§ **TRY IT**
When a line in the entries below contains the word "none", copy that line.
Start of GIVEN RECORDS
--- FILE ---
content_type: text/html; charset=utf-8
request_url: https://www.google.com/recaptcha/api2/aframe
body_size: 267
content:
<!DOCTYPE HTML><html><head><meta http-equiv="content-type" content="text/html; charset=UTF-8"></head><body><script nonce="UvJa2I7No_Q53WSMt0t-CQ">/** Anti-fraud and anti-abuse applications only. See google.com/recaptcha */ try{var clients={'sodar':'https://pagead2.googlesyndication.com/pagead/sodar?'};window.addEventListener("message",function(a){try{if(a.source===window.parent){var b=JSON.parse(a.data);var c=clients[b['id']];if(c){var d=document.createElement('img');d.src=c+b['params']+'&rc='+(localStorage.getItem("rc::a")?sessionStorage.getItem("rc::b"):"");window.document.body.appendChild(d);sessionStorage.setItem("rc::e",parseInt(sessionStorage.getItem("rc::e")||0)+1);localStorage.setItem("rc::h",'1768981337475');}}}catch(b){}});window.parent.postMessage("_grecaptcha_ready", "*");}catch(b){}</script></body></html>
End of GIVEN RECORDS
Start of GIVEN RECORDS
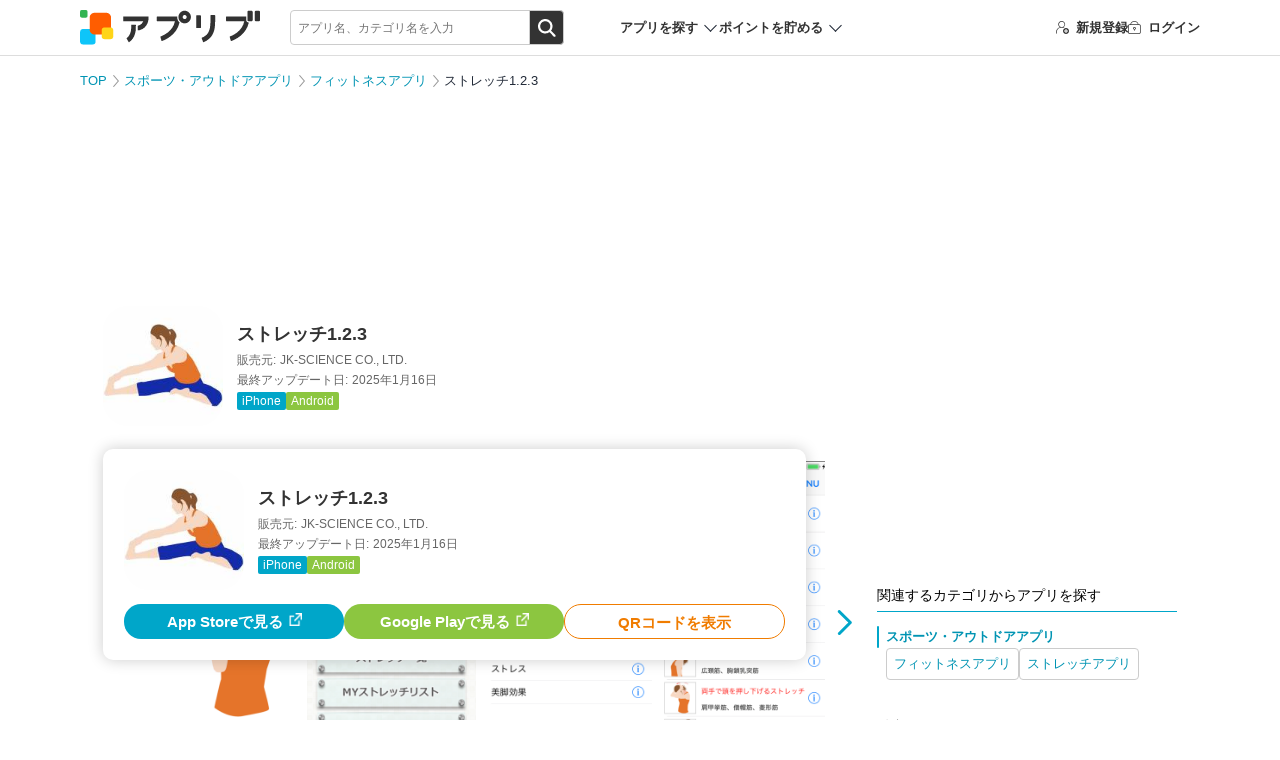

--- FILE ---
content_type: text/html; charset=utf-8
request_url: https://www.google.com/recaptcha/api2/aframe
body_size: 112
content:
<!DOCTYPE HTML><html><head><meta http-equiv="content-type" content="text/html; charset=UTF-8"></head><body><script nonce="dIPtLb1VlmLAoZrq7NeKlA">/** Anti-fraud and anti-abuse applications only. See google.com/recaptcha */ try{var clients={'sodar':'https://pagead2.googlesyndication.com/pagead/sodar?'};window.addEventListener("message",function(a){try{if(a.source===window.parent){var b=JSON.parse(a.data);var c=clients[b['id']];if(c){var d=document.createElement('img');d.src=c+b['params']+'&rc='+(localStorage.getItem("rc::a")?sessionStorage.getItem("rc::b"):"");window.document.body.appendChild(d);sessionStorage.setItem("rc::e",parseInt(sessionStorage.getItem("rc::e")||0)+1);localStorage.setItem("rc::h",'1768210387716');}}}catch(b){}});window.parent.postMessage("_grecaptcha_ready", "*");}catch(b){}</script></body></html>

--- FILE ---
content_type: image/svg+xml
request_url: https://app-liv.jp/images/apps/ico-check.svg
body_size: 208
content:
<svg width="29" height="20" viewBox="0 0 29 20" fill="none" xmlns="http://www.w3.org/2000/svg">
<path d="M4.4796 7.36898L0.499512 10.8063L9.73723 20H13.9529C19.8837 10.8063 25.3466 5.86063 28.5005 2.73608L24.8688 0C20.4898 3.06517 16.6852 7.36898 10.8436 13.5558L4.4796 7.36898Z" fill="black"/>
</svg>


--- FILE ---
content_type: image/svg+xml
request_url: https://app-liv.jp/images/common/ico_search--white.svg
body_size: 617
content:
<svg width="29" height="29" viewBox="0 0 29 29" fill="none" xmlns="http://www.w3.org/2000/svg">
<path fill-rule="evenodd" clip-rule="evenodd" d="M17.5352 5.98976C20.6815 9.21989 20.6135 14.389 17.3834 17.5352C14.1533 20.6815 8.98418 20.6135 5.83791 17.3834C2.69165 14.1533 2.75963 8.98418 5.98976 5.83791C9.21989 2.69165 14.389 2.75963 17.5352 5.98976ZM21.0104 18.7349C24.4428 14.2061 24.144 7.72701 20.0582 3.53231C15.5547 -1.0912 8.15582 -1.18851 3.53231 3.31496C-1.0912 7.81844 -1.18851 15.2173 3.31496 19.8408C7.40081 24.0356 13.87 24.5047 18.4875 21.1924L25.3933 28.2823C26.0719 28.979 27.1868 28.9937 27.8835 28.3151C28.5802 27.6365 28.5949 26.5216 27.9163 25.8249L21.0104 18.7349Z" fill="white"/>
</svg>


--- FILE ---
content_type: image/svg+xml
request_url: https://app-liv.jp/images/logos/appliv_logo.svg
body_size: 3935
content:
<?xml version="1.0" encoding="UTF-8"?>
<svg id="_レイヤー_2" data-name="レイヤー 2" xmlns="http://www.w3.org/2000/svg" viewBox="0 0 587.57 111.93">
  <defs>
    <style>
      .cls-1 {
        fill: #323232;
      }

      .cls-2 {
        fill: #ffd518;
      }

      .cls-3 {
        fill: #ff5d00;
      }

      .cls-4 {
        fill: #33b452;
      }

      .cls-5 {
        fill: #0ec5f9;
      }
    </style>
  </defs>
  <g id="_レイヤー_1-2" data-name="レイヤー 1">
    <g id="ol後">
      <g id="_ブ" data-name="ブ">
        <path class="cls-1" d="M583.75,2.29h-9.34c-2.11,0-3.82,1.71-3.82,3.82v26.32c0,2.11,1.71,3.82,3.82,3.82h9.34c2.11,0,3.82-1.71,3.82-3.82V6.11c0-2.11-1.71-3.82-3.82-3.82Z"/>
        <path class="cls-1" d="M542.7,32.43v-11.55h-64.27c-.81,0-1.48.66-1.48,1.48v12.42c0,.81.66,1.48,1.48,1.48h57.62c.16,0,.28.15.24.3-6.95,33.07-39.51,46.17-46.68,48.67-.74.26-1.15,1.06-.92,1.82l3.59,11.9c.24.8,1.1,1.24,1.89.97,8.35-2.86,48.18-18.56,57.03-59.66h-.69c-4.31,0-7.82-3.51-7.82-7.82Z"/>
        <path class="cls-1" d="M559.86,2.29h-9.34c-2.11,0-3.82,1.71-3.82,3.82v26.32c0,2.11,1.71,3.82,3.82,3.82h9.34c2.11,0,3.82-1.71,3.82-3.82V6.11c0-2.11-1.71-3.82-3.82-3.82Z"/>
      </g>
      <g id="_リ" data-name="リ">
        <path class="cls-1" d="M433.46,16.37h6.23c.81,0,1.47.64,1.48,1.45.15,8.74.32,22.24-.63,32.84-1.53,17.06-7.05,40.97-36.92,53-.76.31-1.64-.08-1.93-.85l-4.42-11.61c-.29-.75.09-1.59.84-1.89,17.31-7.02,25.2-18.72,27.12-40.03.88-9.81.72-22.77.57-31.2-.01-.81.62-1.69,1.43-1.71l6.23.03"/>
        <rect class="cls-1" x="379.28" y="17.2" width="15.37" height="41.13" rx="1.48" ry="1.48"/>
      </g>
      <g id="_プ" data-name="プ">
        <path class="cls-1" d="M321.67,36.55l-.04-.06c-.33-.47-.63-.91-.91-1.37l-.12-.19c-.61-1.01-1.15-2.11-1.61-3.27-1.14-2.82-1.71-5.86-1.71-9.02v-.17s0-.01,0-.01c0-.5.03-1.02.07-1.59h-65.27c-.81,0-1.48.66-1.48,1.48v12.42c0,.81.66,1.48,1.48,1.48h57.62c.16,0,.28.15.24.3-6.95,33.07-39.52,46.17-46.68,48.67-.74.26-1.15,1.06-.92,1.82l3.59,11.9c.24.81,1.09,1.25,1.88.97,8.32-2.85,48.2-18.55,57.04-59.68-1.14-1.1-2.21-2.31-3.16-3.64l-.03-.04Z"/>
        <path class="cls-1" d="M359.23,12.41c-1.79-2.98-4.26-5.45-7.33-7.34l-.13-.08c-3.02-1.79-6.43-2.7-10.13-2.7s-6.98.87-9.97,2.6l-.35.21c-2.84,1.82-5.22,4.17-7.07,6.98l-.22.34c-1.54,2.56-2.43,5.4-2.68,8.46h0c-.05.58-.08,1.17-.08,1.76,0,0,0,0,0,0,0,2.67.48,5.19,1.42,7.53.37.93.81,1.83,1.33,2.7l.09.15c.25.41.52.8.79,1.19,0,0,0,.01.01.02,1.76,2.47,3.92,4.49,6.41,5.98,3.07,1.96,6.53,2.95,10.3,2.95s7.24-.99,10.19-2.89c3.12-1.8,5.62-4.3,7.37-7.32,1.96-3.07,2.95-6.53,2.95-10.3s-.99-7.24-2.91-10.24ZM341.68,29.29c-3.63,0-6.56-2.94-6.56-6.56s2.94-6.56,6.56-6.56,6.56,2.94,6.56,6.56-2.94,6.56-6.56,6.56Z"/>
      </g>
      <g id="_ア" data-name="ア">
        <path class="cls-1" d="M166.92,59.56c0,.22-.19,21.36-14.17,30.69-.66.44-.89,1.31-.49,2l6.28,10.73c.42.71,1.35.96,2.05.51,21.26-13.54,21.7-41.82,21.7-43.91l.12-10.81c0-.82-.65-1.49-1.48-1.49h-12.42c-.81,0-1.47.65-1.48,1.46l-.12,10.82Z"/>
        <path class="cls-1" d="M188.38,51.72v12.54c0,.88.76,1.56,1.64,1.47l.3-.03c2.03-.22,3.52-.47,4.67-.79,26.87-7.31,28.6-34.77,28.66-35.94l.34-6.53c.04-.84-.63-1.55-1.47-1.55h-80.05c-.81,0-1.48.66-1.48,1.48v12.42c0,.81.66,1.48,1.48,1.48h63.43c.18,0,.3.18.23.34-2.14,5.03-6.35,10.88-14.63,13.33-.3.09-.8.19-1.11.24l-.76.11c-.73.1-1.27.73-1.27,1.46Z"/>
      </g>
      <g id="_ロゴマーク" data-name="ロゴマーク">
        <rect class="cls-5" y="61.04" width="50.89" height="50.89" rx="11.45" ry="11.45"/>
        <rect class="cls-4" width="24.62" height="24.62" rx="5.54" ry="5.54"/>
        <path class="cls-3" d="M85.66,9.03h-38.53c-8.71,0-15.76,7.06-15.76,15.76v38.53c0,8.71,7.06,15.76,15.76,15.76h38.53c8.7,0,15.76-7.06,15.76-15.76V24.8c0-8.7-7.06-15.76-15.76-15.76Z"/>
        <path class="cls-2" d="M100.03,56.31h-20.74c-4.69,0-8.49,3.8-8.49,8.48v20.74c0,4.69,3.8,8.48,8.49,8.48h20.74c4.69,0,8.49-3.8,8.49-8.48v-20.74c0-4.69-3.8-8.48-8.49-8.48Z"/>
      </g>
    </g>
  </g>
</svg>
End of GIVEN RECORDS
Start of GIVEN RECORDS
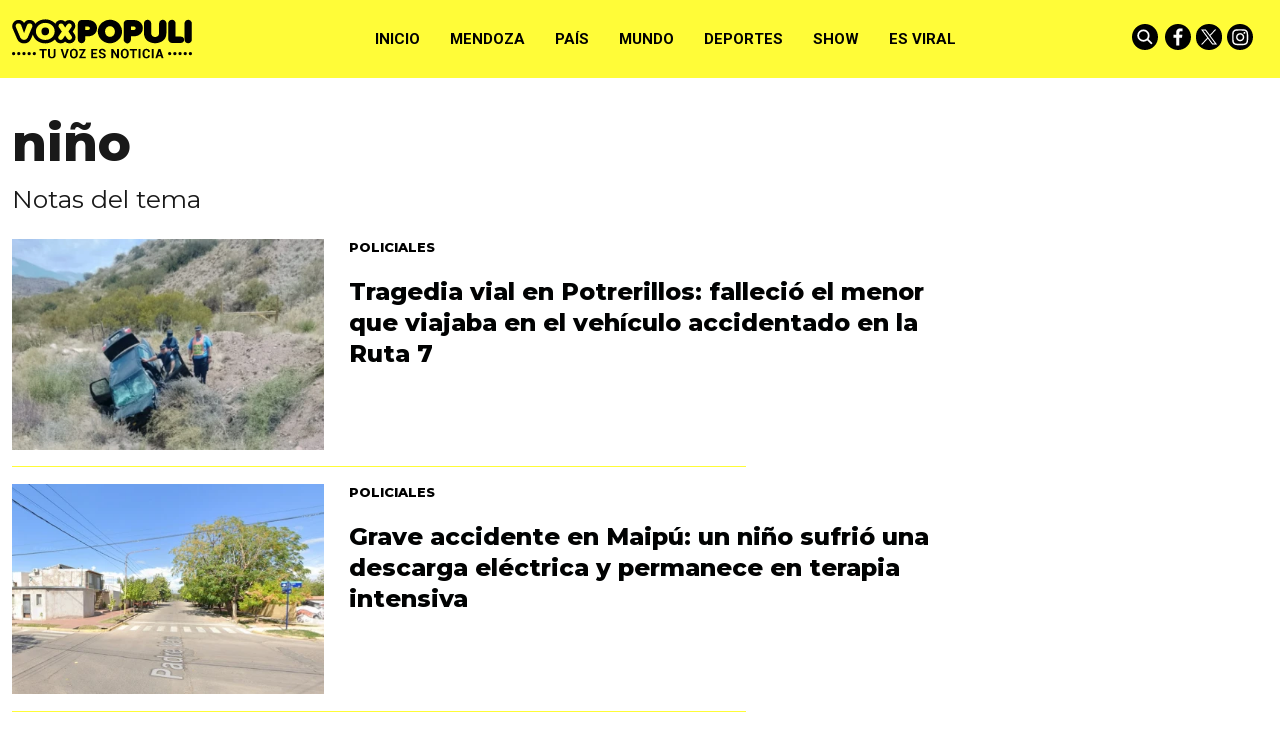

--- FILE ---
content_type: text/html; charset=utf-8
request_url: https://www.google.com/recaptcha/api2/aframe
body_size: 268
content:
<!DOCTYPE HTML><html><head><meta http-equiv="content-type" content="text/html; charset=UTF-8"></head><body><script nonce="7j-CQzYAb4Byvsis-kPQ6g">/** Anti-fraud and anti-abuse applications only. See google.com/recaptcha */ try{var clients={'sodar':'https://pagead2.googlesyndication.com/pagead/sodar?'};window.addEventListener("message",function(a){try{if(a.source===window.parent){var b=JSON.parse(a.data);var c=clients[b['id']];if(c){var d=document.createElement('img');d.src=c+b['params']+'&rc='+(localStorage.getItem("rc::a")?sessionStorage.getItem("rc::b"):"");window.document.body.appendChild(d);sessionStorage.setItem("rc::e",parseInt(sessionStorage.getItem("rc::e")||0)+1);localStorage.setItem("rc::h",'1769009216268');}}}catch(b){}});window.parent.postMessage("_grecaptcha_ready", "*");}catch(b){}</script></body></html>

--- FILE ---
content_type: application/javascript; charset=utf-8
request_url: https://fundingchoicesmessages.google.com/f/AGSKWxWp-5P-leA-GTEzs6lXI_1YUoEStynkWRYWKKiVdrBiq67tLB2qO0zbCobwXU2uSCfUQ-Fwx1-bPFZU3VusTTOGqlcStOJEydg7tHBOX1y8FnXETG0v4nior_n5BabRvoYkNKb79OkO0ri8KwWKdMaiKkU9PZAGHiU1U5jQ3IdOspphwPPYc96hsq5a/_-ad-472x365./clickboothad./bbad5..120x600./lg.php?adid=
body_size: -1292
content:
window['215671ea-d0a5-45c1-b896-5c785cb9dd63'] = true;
End of GIVEN RECORDS
§ **OUTPUT OF THE TASK**
<svg width="29" height="20" viewBox="0 0 29 20" fill="none" xmlns="http://www.w3.org/2000/svg">
<svg width="29" height="29" viewBox="0 0 29 29" fill="none" xmlns="http://www.w3.org/2000/svg">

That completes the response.